Stored entries:
________

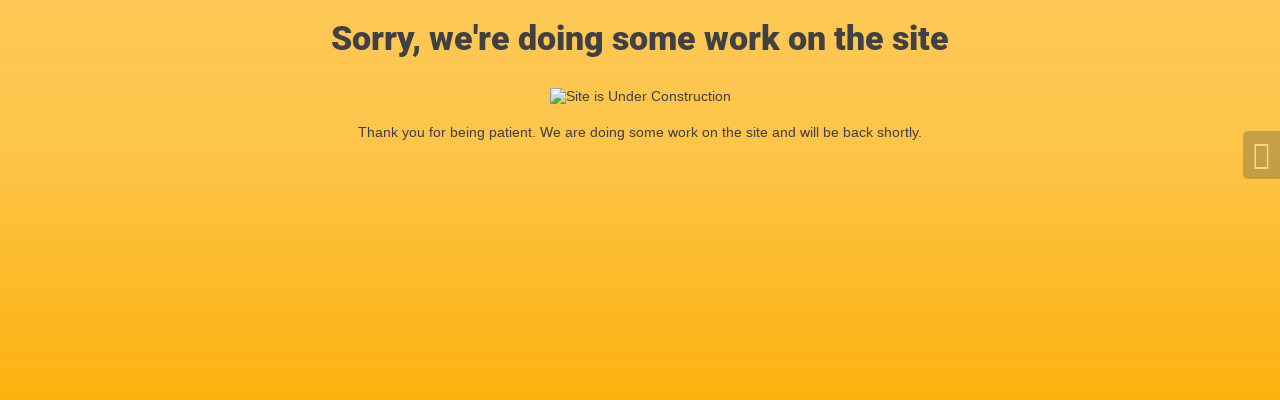

--- FILE ---
content_type: text/html; charset=UTF-8
request_url: https://force21.eu/services/marketing/
body_size: 523
content:
<!doctype html>
<html lang="en">
  <head>
    <meta charset="utf-8">
    <meta http-equiv="X-UA-Compatible" content="IE=edge">
    <meta name="viewport" content="width=device-width, initial-scale=1">
    <title>Force21 is under construction</title>
    <meta name="description" content="Duurzame groei voor Service Providers" />
    <meta name="generator" content="Gratis UnderConstructionPage plugin voor WordPress">
    <link rel="stylesheet" href="https://fonts.bunny.net/css?family=Roboto:400,900">    <link rel="stylesheet" href="https://force21.eu/wp-content/plugins/under-construction-page/themes/css/bootstrap.min.css?v=4.03" type="text/css">
<link rel="stylesheet" href="https://force21.eu/wp-content/plugins/under-construction-page/themes/css/common.css?v=4.03" type="text/css">
<link rel="stylesheet" href="https://force21.eu/wp-content/plugins/under-construction-page/themes/under_construction_text/style.css?v=4.03" type="text/css">
<link rel="stylesheet" href="https://force21.eu/wp-content/plugins/under-construction-page/themes/css/font-awesome.min.css?v=4.03" type="text/css">
<link rel="icon" href="https://force21.eu/wp-content/plugins/under-construction-page/themes/images/favicon.png" />
  </head>

  <body>
    <div class="container">
      <div class="row">
        <div class="col-xs-12 col-md-12 col-lg-12">
          <h1>Sorry, we're doing some work on the site</h1>
        </div>
      </div>
    </div>

    <div id="hero-image">
      <img src="https://force21.eu/wp-content/plugins/under-construction-page/themes/under_construction_text/under_construction_text.png" alt="Site is Under Construction" title="Site is Under Construction">
    </div>
    <div class="container">

      <div class="row">
        <div class="col-xs-12 col-md-8 col-md-offset-2 col-lg-offset-2 col-lg-8">
          <p class="content">Thank you for being patient. We are doing some work on the site and will be back shortly.</p>
        </div>
      </div>

      <div class="row" id="social">
        <div class="col-xs-12 col-md-12 col-lg-12">
          
        </div>
      </div>

    </div>
    <div id="login-button" class="loggedout"><a href="https://force21.eu/wp-login.php"><i class="fa fa-wordpress fa-2x" aria-hidden="true"></i></a></div>
  </body>
</html>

________

**PROBLEM DESCRIPTION**
Transcribe all of the entries word for word, but skip any pictures they contain.

**PROBLEM SOLUTION**
--- FILE ---
content_type: text/html; charset=UTF-8
request_url: https://force21.eu/services/marketing/
body_size: 523
content:
<!doctype html>
<html lang="en">
  <head>
    <meta charset="utf-8">
    <meta http-equiv="X-UA-Compatible" content="IE=edge">
    <meta name="viewport" content="width=device-width, initial-scale=1">
    <title>Force21 is under construction</title>
    <meta name="description" content="Duurzame groei voor Service Providers" />
    <meta name="generator" content="Gratis UnderConstructionPage plugin voor WordPress">
    <link rel="stylesheet" href="https://fonts.bunny.net/css?family=Roboto:400,900">    <link rel="stylesheet" href="https://force21.eu/wp-content/plugins/under-construction-page/themes/css/bootstrap.min.css?v=4.03" type="text/css">
<link rel="stylesheet" href="https://force21.eu/wp-content/plugins/under-construction-page/themes/css/common.css?v=4.03" type="text/css">
<link rel="stylesheet" href="https://force21.eu/wp-content/plugins/under-construction-page/themes/under_construction_text/style.css?v=4.03" type="text/css">
<link rel="stylesheet" href="https://force21.eu/wp-content/plugins/under-construction-page/themes/css/font-awesome.min.css?v=4.03" type="text/css">
<link rel="icon" href="https://force21.eu/wp-content/plugins/under-construction-page/themes/images/favicon.png" />
  </head>

  <body>
    <div class="container">
      <div class="row">
        <div class="col-xs-12 col-md-12 col-lg-12">
          <h1>Sorry, we're doing some work on the site</h1>
        </div>
      </div>
    </div>

    <div id="hero-image">
      <img src="https://force21.eu/wp-content/plugins/under-construction-page/themes/under_construction_text/under_construction_text.png" alt="Site is Under Construction" title="Site is Under Construction">
    </div>
    <div class="container">

      <div class="row">
        <div class="col-xs-12 col-md-8 col-md-offset-2 col-lg-offset-2 col-lg-8">
          <p class="content">Thank you for being patient. We are doing some work on the site and will be back shortly.</p>
        </div>
      </div>

      <div class="row" id="social">
        <div class="col-xs-12 col-md-12 col-lg-12">
          
        </div>
      </div>

    </div>
    <div id="login-button" class="loggedout"><a href="https://force21.eu/wp-login.php"><i class="fa fa-wordpress fa-2x" aria-hidden="true"></i></a></div>
  </body>
</html>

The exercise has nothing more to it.